Film Review: London Symphony


★★★★☆

Independent filmmaker Alex Barrett has documented the mundanity and the beauty of city life in his silent film London Symphony, a conscious callback to those films of the 1920s which sought to capture the rhythms and experiences of a modern urban existence.

The film is divided into four movements which correspond to a gorgeous symphonic score from composer James McWilliams. In the first, footage is taken seemingly from everywhere – rooftops, riverside, street level and even the end of a sculler’s blade. Monuments are interspersed with mundane street views – statues with replica terraced houses.

The second movement is given over to parks and woods, city dwelling wildlife and the urban supplement of nature: flower gardens and the market stalls of green grocers. The third movement takes in places of worship and shows off the city’s multiculturalism: a Sikh temple, Churches, synagogues and Shaolin training centres. (As well as offices and the ubiquitous devotion shown to our digital portals.) The final segment seems concerned with transport and activity, night time goings-on including, of course, visits to the cinema.
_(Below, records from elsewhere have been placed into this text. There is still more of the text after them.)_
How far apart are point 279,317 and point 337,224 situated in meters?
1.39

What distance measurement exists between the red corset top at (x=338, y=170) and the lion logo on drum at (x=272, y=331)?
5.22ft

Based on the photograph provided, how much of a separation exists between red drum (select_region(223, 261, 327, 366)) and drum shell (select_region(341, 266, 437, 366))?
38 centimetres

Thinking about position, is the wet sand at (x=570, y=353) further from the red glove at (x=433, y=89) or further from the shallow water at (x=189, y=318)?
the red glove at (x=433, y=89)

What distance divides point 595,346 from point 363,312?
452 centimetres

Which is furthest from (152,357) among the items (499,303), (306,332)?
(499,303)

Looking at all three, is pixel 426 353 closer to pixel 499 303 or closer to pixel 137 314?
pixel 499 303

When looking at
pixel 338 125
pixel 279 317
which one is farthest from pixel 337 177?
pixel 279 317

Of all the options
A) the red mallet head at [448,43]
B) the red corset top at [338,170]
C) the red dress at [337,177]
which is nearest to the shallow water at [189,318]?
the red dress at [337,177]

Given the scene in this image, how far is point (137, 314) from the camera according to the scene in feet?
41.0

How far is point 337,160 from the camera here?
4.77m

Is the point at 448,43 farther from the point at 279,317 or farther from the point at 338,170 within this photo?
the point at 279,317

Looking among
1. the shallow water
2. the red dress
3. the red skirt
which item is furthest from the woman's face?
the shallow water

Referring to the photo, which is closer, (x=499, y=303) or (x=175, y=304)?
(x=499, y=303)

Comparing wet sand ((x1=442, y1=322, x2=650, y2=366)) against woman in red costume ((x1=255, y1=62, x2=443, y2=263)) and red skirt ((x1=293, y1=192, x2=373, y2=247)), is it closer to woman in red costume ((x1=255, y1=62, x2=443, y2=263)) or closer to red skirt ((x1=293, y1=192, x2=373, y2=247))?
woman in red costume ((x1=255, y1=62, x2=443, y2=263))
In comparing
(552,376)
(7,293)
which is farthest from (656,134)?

The magic of the film is that it finds the drama of London in the places we seldom look – building sites, old brutalist apartment blocks, underground escalators and scaffolds. McWilliams’ elegant counterpoint matches the tempo of the urban sprawl, taking what seems to be occasional influence from the heavily syncopated rhythms of perhaps math rock, grime and other modern styles born of a jerky, angular city environment. Human presence is shown throughout, but not unlike Patrick Keiller’s London, figures are generally glanced from the middle distance, off doing something that the alien unmoving camera can only hint at. Here, the city is very much in focus.